La commission souhaiterait donc le retrait de l'amendement, mais, auparavant, le Gouvernement pourra sans doute nous apporter quelques précisions complémentaires.
M. le président. Quel est l'avis du Gouvernement ?
M. Gérard Larcher, ministre délégué. Je ne sais pas si j'ai la capacité d'expertise nécessaire, car c'est en quelque sorte un nouveau chapitre du code de la construction et de l'habitation que nous propose M. Vanlerenberghe !

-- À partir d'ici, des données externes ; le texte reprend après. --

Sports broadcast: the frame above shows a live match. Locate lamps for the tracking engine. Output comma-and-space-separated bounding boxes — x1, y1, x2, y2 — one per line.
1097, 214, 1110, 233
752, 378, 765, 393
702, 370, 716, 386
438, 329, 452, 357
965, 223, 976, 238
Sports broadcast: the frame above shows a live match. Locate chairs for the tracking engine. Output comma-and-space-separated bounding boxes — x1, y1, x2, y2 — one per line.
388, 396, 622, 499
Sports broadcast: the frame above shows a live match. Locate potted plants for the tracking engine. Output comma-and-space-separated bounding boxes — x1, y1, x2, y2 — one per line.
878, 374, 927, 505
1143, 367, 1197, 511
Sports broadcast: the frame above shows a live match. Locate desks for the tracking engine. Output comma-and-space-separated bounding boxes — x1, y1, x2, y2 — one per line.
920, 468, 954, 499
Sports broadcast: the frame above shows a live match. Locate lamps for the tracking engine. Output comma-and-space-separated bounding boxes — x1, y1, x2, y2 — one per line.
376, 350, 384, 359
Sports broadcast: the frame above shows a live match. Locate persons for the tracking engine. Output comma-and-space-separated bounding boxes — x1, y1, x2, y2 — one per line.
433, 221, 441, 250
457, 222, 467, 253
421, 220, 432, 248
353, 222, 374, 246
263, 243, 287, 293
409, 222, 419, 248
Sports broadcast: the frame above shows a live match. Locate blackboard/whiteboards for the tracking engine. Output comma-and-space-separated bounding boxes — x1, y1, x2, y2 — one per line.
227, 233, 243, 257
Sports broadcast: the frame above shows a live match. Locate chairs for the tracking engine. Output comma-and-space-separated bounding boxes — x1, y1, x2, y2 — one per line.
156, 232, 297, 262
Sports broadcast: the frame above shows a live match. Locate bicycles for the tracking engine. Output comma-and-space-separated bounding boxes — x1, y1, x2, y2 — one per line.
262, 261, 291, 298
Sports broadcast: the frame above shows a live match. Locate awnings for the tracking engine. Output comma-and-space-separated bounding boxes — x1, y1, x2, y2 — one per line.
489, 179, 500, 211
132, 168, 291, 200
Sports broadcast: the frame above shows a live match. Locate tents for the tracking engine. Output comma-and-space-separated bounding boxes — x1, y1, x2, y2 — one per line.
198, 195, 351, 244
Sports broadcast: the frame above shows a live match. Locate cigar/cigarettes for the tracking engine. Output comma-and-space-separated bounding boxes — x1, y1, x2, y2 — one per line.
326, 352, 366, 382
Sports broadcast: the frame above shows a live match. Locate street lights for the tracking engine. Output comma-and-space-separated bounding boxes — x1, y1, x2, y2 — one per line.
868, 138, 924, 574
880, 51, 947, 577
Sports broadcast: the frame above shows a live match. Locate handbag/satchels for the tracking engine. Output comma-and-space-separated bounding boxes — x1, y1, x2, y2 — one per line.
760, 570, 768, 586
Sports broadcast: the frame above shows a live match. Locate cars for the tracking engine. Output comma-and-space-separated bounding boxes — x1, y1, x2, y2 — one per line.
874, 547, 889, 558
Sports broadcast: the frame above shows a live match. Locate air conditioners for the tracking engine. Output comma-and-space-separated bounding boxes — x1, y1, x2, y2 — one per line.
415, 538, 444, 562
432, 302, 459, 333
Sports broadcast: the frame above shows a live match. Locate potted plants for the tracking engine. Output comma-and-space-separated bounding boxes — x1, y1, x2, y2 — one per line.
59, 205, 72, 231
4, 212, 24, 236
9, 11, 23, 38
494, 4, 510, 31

L'usufruit locatif offre, je le dis d'emblée, un schéma de cofinancement intéressant : il permet aux bailleurs HLM de réaliser des opérations relevant du PLS, le prêt locatif social, dans les zones de forte tension immobilière sans mobiliser leurs fonds propres et sans recourir à des subventions foncières ou à des subventions des collectivités locales.
L'usufruit locatif est déjà possible aujourd'hui en PLS. L'amélioration législative proposée consiste en fait, essentiellement, à introduire une garantie de relogement pour le locataire à la fin de la période de démembrement de la propriété, l'obligation de relogement étant mise à la charge de l'organisme HLM.

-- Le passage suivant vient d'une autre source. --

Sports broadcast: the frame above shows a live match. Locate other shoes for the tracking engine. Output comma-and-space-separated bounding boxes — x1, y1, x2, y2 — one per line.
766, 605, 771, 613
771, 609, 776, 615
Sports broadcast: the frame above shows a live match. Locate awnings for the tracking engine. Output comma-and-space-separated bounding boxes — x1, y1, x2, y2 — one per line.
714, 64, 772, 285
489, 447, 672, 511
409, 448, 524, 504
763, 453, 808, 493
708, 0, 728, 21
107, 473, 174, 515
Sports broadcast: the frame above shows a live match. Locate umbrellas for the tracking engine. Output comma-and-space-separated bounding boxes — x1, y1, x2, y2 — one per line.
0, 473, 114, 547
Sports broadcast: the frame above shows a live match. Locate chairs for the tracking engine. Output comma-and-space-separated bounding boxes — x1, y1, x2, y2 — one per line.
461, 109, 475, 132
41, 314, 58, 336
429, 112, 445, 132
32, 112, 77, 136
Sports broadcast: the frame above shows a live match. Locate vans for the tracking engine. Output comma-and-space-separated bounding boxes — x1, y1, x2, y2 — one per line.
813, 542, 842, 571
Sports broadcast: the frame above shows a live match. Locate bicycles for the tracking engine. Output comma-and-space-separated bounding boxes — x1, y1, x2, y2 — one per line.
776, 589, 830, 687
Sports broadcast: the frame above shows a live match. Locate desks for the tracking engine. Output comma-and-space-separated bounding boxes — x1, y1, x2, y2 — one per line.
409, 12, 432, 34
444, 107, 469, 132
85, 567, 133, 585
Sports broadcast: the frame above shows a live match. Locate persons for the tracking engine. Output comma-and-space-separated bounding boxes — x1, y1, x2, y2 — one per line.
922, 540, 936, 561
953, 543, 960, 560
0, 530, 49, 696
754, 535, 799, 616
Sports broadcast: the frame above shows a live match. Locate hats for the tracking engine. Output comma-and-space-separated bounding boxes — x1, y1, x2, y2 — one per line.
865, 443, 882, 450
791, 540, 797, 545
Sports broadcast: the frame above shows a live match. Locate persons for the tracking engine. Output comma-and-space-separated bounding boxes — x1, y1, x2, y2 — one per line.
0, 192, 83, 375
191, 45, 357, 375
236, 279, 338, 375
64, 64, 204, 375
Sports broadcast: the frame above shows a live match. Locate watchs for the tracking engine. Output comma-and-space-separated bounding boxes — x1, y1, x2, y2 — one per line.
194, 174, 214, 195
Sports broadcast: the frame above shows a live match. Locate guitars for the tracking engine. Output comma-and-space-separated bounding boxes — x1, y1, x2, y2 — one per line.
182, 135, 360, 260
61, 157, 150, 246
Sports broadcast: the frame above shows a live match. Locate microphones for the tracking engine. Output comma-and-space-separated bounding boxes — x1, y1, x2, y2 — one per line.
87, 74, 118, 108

Cette garantie est destinée à lever les craintes des investisseurs personnes physiques, qui auraient ainsi la certitude que l'occupant libérera les lieux au terme des quinze années.
Cet amendement fait donc appel à un certain nombre de notions juridiques spécifiques et complexes, qu'il s'agisse de démembrement de propriété ou de garantie de relogement obligatoire. En conséquence, nous souhaiterions examiner à nouveau cet intéressant schéma dans le cadre du projet de loi « Habitat pour tous », qui viendra en discussion à l'automne, ce qui nous permettra de disposer de l'expertise préalable du Conseil d'Etat.
Monsieur Vanlerenberghe, je vous demande donc de retirer cet amendement, tout en prenant l'engagement, au nom du Gouvernement et après en avoir convenu avec Jean-Louis Borloo, puisque ce sujet relève de sa compétence directe, que le débat sur l'usufruit locatif sera repris.
M. le président. La parole est à M. Thierry Repentin, pour explication de vote.
M. Thierry Repentin. Nous reconnaissons quelques vertus à ce système - il s'agit en fait du système PERL, du nom de la société Pierre Epargne Retraite Logement - de l'usufruit locatif, dont beaucoup d'entre nous ont déjà eu à connaître.
Pour autant, il nous semble prématuré d'arrêter ce soir un dispositif, et cela pour des raisons tant de forme que de fond.
D'abord, pour ce qui est de la forme, nous examinons un texte relatif aux services à la personne et non pas un texte relatif au logement, même si, en fin de lecture à l'Assemblée nationale, et de façon assez subreptice, le Gouvernement a introduit par voie d'amendement quatre articles sur le logement, dont trois nous posent aujourd'hui quelques difficultés.
C'est donc en fait une sorte de cavalier législatif que vous nous présentez, monsieur Vanlerenberghe.
Sur le fond, ensuite, on ne voit pas forcément très bien l'intérêt de multiplier dès ce soir des produits qui ne permettent pas de pérenniser pour un certain temps un parc locatif : quinze ans pour l'usufruit locatif tel qu'il nous est proposé dans cet amendement, de neuf à quinze ans pour le « Robien », le « Robien social » et le conventionnement privé.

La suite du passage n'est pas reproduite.